▸ **Problem**: Copy out every item below word for word. Leave the pictures out of your copy.

[Excerpts from a spatial reasoning dataset]
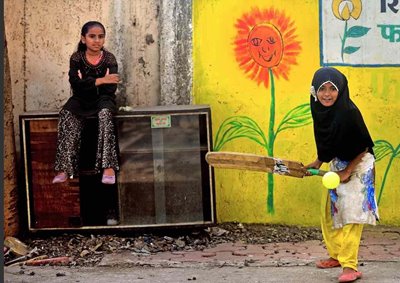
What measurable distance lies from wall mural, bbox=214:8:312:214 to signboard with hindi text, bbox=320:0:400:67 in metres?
0.33

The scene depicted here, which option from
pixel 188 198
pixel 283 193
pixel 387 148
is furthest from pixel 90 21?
pixel 387 148

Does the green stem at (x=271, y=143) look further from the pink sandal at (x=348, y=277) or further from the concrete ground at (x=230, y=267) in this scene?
the pink sandal at (x=348, y=277)

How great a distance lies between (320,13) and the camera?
639cm

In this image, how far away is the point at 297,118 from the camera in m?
6.46

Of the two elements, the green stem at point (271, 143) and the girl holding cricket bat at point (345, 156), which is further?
the green stem at point (271, 143)

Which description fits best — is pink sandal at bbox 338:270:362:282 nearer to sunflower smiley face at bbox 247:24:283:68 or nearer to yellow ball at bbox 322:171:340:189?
yellow ball at bbox 322:171:340:189

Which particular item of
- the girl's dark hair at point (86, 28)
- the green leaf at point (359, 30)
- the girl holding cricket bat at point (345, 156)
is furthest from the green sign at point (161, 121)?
the green leaf at point (359, 30)

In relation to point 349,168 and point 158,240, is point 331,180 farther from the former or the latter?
point 158,240

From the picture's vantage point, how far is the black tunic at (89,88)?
233 inches

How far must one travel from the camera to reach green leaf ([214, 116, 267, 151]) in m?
6.47

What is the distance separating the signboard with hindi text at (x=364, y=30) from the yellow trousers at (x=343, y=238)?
1759 millimetres

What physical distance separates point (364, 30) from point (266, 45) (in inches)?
33.5

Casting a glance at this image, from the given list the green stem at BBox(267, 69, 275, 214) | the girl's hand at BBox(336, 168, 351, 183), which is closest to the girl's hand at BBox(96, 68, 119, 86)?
the green stem at BBox(267, 69, 275, 214)

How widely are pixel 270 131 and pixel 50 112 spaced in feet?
6.19
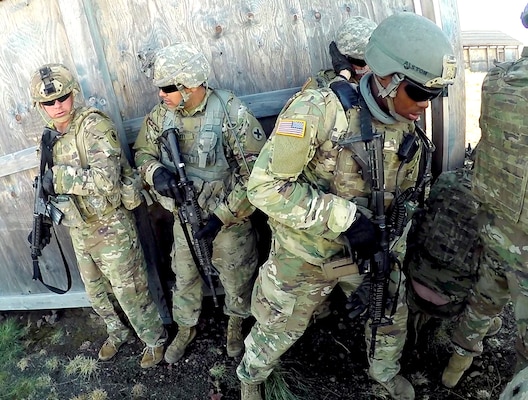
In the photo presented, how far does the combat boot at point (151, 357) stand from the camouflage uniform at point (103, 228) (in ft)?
0.21

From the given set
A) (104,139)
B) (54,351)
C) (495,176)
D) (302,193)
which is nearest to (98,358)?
(54,351)

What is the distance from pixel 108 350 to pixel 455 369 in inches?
104

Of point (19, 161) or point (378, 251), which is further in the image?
point (19, 161)

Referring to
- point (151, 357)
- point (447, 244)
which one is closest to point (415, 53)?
point (447, 244)

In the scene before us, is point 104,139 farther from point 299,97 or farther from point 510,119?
point 510,119

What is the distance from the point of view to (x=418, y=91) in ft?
8.12

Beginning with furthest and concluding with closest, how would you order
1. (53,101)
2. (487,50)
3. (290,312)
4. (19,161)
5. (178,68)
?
(487,50)
(19,161)
(53,101)
(178,68)
(290,312)

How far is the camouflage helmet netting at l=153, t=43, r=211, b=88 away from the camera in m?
3.20

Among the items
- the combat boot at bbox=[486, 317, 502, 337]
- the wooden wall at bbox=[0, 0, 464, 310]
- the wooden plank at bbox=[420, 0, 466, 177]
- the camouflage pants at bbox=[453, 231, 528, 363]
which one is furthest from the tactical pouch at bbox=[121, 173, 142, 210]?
the combat boot at bbox=[486, 317, 502, 337]

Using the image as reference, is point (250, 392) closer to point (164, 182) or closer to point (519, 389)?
point (164, 182)

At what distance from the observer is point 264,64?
12.5 ft

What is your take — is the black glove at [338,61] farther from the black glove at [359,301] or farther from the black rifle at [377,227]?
the black glove at [359,301]

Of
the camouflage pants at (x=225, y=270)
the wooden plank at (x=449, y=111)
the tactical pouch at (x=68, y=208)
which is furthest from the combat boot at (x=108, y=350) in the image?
the wooden plank at (x=449, y=111)

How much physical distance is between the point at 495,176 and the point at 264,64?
1836 millimetres
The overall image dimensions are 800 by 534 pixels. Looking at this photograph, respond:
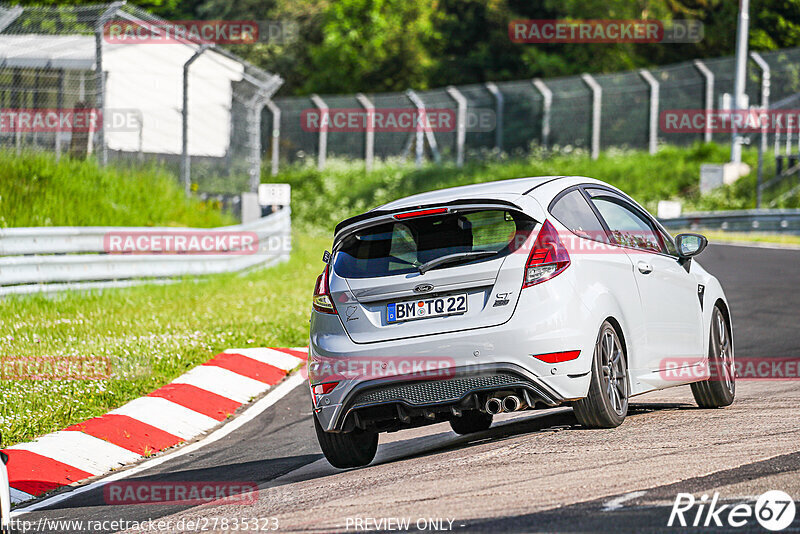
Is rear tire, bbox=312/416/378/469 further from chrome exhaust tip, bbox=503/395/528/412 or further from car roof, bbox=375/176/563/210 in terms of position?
car roof, bbox=375/176/563/210

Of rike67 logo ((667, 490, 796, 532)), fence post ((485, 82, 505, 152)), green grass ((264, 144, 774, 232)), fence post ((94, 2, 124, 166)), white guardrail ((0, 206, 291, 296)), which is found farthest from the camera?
fence post ((485, 82, 505, 152))

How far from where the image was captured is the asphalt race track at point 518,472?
543cm

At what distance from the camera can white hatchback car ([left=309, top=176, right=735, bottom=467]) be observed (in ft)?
22.5

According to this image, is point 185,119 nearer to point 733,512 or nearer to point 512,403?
point 512,403

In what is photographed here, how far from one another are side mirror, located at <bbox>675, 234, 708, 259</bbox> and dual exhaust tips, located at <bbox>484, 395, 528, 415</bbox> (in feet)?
7.31

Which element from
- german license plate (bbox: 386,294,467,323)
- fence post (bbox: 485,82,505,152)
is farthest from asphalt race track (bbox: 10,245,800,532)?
fence post (bbox: 485,82,505,152)

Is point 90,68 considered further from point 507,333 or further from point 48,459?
point 507,333

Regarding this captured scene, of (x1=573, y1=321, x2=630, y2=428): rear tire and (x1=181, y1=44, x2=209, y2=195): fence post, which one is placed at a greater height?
(x1=181, y1=44, x2=209, y2=195): fence post

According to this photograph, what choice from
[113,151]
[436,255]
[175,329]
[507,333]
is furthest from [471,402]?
[113,151]

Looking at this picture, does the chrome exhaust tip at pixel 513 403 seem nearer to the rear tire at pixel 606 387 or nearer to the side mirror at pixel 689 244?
the rear tire at pixel 606 387

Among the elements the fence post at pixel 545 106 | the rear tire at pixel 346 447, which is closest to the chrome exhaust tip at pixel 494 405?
the rear tire at pixel 346 447

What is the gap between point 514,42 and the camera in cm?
5241

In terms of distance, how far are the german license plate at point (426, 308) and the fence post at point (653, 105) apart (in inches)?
1129

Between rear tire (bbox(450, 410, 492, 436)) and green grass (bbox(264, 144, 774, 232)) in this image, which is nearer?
rear tire (bbox(450, 410, 492, 436))
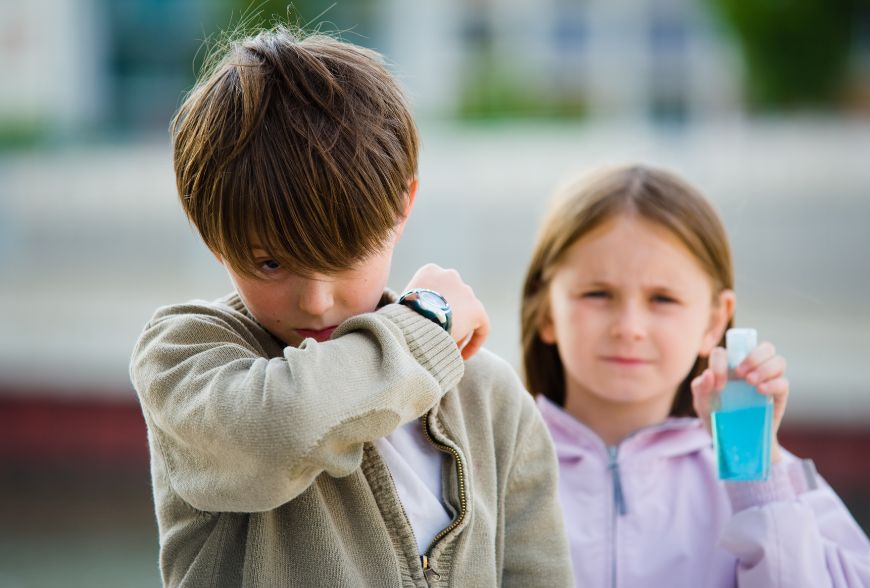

▸ **Completed task**:
What measurable distance lies from wall mural, bbox=214:8:312:214 to signboard with hindi text, bbox=320:0:400:67 in metres?
0.33

The scene depicted here, which option from
pixel 188 198
pixel 283 193
pixel 387 148
is furthest from pixel 90 21?
pixel 387 148

Does the green stem at (x=271, y=143) look further from the pink sandal at (x=348, y=277) or further from the concrete ground at (x=230, y=267) in this scene?
the pink sandal at (x=348, y=277)

How great a distance lies between (320,13) and the camera?
639cm

In this image, how far away is the point at 297,118 from the camera in m?
6.46

Of the two elements, the green stem at point (271, 143) and the girl holding cricket bat at point (345, 156), which is further?
the green stem at point (271, 143)

Which description fits best — is pink sandal at bbox 338:270:362:282 nearer to sunflower smiley face at bbox 247:24:283:68 or nearer to yellow ball at bbox 322:171:340:189?
yellow ball at bbox 322:171:340:189

Which particular item of
- the girl's dark hair at point (86, 28)
- the green leaf at point (359, 30)
- the girl holding cricket bat at point (345, 156)
is furthest from the green sign at point (161, 121)?
the green leaf at point (359, 30)

In relation to point 349,168 and point 158,240, is point 331,180 farther from the former or the latter?
point 158,240

From the picture's vantage point, how far is the black tunic at (89,88)?
233 inches

How far must one travel from the camera to reach green leaf ([214, 116, 267, 151]) in m?
6.47

What is the distance separating the signboard with hindi text at (x=364, y=30) from the yellow trousers at (x=343, y=238)?
1759 millimetres

What physical distance separates point (364, 30) from point (266, 45) (in inches)?
33.5

Casting a glance at this image, from the given list the green stem at BBox(267, 69, 275, 214) | the girl's hand at BBox(336, 168, 351, 183), which is closest to the girl's hand at BBox(96, 68, 119, 86)?
the green stem at BBox(267, 69, 275, 214)

How widely are pixel 270 131 and pixel 50 112 spaced in feet?
6.19
In the photo presented, how far does the combat boot at point (151, 357) stand from the camouflage uniform at point (103, 228) (in ft)?
0.21

From the given set
A) (104,139)
B) (54,351)
C) (495,176)
D) (302,193)
which is nearest to (98,358)?
(54,351)

What is the distance from pixel 108 350 to pixel 455 369 in inches?
104

Of point (19, 161) or point (378, 251), which is further in the image?
point (19, 161)

Referring to
- point (151, 357)
- point (447, 244)
which one is closest to point (415, 53)?
point (447, 244)

In the scene before us, is point 104,139 farther from point 299,97 or farther from point 510,119?
point 510,119

What is the distance from the point of view to (x=418, y=91) in ft?
8.12

Beginning with furthest and concluding with closest, how would you order
1. (53,101)
2. (487,50)
3. (290,312)
4. (19,161)
5. (178,68)
?
(487,50)
(19,161)
(53,101)
(178,68)
(290,312)

How far is the camouflage helmet netting at l=153, t=43, r=211, b=88 away from the camera in m?
3.20

Among the items
- the combat boot at bbox=[486, 317, 502, 337]
- the wooden wall at bbox=[0, 0, 464, 310]
- the wooden plank at bbox=[420, 0, 466, 177]
- the camouflage pants at bbox=[453, 231, 528, 363]
which one is furthest from the tactical pouch at bbox=[121, 173, 142, 210]?
the combat boot at bbox=[486, 317, 502, 337]

Using the image as reference, is point (250, 392) closer to point (164, 182) or closer to point (519, 389)?
point (164, 182)

At what distance from the observer is point 264,64?
12.5 ft

What is your take — is the black glove at [338,61] farther from the black glove at [359,301] or farther from the black rifle at [377,227]?
the black glove at [359,301]

Of
the camouflage pants at (x=225, y=270)
the wooden plank at (x=449, y=111)
the tactical pouch at (x=68, y=208)
which is furthest from the combat boot at (x=108, y=350) in the image?
the wooden plank at (x=449, y=111)

How much physical distance is between the point at 495,176 and the point at 264,64?
1836 millimetres
The overall image dimensions are 800 by 534 pixels. Looking at this photograph, respond:
Is rear tire, bbox=312/416/378/469 further from chrome exhaust tip, bbox=503/395/528/412 or further from car roof, bbox=375/176/563/210 in terms of position?
car roof, bbox=375/176/563/210

Of rike67 logo ((667, 490, 796, 532)), fence post ((485, 82, 505, 152)), green grass ((264, 144, 774, 232)), fence post ((94, 2, 124, 166)), white guardrail ((0, 206, 291, 296)), which is found farthest from the camera?
fence post ((485, 82, 505, 152))

How far from where the image was captured is the asphalt race track at point 518,472?
543cm

At what distance from the camera can white hatchback car ([left=309, top=176, right=735, bottom=467]) be observed (in ft)?
22.5

According to this image, is point 185,119 nearer to point 733,512 or nearer to point 512,403?
point 512,403

In what is photographed here, how far from one another are side mirror, located at <bbox>675, 234, 708, 259</bbox> and dual exhaust tips, located at <bbox>484, 395, 528, 415</bbox> (in feet)?
7.31

Which element from
- german license plate (bbox: 386,294,467,323)
- fence post (bbox: 485,82,505,152)
is farthest from asphalt race track (bbox: 10,245,800,532)?
fence post (bbox: 485,82,505,152)

Is point 90,68 considered further from point 507,333 or further from point 48,459?
point 507,333

Regarding this captured scene, of (x1=573, y1=321, x2=630, y2=428): rear tire and (x1=181, y1=44, x2=209, y2=195): fence post, which one is placed at a greater height?
(x1=181, y1=44, x2=209, y2=195): fence post

According to this photograph, what choice from
[113,151]
[436,255]
[175,329]
[507,333]
is furthest from [471,402]?
[113,151]

Looking at this picture, does the chrome exhaust tip at pixel 513 403 seem nearer to the rear tire at pixel 606 387 or nearer to the side mirror at pixel 689 244?
the rear tire at pixel 606 387

Among the elements the fence post at pixel 545 106 | the rear tire at pixel 346 447, which is closest to the chrome exhaust tip at pixel 494 405?
the rear tire at pixel 346 447

What is the gap between point 514,42 and the camera in cm?
5241

In terms of distance, how far are the german license plate at point (426, 308) and the fence post at point (653, 105) apart (in inches)?
1129

Between rear tire (bbox(450, 410, 492, 436)) and green grass (bbox(264, 144, 774, 232)) in this image, which is nearer?
rear tire (bbox(450, 410, 492, 436))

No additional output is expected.